Я совершенно искренне поперхнулся, а Тусен как ни в чем не бывало продолжал:
— Быть «Тусеном» означает держать в себе то лучшее, что делает людей святыми. Как будто они отдали тебе это на хранение.
— Как в банке?
— Если угодно…
— Ловко, — сказал я. — Стало быть, носите на плечах всю Францию? Тяжко, наверное?
— Тело не имеет значения, — отозвался Святой. — Я знаю, что выгляжу… не очень. — Он болезненно скривился, изуродовав на мгновение свое фарфоровое лицо.
— Тусен — его настоящее имя, — заметила мельком Нина. — Он родился первого ноября.[55]
— Какая у вас специальность, Эрнст? — спросил Святой.
Не задумываясь, я ответил:
— Механик.
— Это хорошо, — пробормотал он, раздумывая о чем-то своем.

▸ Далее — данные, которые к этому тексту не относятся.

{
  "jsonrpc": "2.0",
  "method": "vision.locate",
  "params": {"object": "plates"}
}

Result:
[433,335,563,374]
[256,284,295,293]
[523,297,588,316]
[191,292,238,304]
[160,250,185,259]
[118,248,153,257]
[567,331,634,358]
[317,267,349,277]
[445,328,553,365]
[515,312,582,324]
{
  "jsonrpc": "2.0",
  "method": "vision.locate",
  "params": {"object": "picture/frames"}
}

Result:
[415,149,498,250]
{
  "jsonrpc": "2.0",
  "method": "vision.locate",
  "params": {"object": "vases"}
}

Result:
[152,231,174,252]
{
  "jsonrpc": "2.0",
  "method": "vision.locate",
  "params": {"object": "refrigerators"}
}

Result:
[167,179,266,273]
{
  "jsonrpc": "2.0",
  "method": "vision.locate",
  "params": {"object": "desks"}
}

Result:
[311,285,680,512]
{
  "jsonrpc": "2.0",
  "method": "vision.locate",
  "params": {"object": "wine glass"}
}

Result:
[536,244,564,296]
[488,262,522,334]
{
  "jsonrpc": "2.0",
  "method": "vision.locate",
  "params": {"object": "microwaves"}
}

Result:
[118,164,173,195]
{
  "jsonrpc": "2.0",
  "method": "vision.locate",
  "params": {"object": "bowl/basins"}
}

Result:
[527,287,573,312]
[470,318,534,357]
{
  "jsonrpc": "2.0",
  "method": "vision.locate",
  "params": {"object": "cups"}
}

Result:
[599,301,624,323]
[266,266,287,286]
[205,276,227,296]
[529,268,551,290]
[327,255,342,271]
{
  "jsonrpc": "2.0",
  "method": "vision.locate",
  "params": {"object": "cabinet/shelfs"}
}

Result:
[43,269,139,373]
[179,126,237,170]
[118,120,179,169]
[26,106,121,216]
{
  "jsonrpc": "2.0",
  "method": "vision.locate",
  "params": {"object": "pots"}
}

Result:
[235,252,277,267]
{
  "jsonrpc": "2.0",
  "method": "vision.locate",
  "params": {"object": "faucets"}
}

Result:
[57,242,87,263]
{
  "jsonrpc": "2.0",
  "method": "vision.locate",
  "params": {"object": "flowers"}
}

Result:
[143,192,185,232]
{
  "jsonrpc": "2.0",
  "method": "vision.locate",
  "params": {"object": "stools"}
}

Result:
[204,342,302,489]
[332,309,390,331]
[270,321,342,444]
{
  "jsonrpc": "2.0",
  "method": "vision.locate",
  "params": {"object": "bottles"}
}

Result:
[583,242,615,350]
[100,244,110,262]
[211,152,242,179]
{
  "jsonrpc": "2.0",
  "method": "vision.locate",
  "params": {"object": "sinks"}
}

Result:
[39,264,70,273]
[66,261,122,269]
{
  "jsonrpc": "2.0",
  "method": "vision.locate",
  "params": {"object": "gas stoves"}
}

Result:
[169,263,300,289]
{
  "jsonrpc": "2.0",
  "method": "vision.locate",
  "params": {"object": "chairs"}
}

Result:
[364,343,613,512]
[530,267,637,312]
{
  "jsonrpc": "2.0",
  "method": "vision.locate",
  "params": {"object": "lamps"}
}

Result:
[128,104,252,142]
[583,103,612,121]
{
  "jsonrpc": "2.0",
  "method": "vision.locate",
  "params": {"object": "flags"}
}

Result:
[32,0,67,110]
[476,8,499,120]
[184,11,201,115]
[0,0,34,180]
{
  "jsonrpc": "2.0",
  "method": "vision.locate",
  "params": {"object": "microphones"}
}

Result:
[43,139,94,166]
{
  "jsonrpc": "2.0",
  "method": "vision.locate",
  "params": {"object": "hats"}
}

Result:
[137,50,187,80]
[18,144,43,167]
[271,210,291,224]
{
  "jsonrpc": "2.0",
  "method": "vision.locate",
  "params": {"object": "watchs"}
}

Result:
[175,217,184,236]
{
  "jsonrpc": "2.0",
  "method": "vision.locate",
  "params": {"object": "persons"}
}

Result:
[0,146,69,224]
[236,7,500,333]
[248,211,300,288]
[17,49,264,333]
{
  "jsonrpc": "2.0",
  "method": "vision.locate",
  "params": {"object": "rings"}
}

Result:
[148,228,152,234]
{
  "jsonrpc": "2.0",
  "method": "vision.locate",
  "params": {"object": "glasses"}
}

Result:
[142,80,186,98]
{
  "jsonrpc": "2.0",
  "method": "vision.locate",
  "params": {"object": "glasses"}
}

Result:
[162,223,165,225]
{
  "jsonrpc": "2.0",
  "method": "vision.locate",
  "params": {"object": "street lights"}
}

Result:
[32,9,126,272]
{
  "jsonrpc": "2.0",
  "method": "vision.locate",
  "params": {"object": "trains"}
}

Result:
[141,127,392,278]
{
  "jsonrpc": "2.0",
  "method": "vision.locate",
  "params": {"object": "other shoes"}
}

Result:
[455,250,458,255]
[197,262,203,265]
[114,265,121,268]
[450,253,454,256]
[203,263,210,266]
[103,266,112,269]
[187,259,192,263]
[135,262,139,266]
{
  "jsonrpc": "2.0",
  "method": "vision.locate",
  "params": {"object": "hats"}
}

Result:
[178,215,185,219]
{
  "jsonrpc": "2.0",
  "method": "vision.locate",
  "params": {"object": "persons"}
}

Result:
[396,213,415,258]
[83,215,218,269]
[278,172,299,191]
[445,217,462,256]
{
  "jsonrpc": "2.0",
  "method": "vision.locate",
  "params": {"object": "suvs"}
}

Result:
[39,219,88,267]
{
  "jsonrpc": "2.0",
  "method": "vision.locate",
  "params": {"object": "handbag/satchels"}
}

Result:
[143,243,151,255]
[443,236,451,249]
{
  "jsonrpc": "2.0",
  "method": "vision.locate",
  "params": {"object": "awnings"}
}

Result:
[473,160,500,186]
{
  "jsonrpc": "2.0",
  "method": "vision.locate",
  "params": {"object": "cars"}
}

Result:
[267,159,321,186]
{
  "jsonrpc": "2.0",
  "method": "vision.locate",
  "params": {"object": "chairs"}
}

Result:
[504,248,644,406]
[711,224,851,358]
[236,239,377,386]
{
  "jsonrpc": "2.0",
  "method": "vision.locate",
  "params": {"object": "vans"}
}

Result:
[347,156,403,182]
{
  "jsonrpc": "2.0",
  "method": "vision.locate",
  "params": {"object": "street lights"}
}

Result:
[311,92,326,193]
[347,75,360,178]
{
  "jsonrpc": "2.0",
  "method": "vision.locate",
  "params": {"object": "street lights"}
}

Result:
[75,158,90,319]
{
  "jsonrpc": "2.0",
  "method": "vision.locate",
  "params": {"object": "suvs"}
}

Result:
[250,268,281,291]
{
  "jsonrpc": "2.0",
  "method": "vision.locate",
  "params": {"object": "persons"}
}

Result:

— Святой, ешь, — напомнила Нина.
Тусен машинально сунул в рот ложку.
Некоторое время все молча жевали. Потом Святой негромко произнес:
— Завтра в Париж возвращается «Триколор».[56]
Дюшан поморщился:
— Дарлан все-таки пошел на это.
Тусен хмыкнул:
— Ничего удивительного. Наоборот, было бы странно, если бы он не воспользовался Легионом, а отдал его на растерзание красной Москве. Фактически сразу после переворота в Германии, еще в ноябре, начались разговоры о том, чтобы отозвать французских добровольцев с Восточного фронта. Формально они не обязаны больше сражаться за Вермахт, поскольку присягали на верность лично фюреру. А фюрер — фью!..
Он присвистнул, и все засмеялась.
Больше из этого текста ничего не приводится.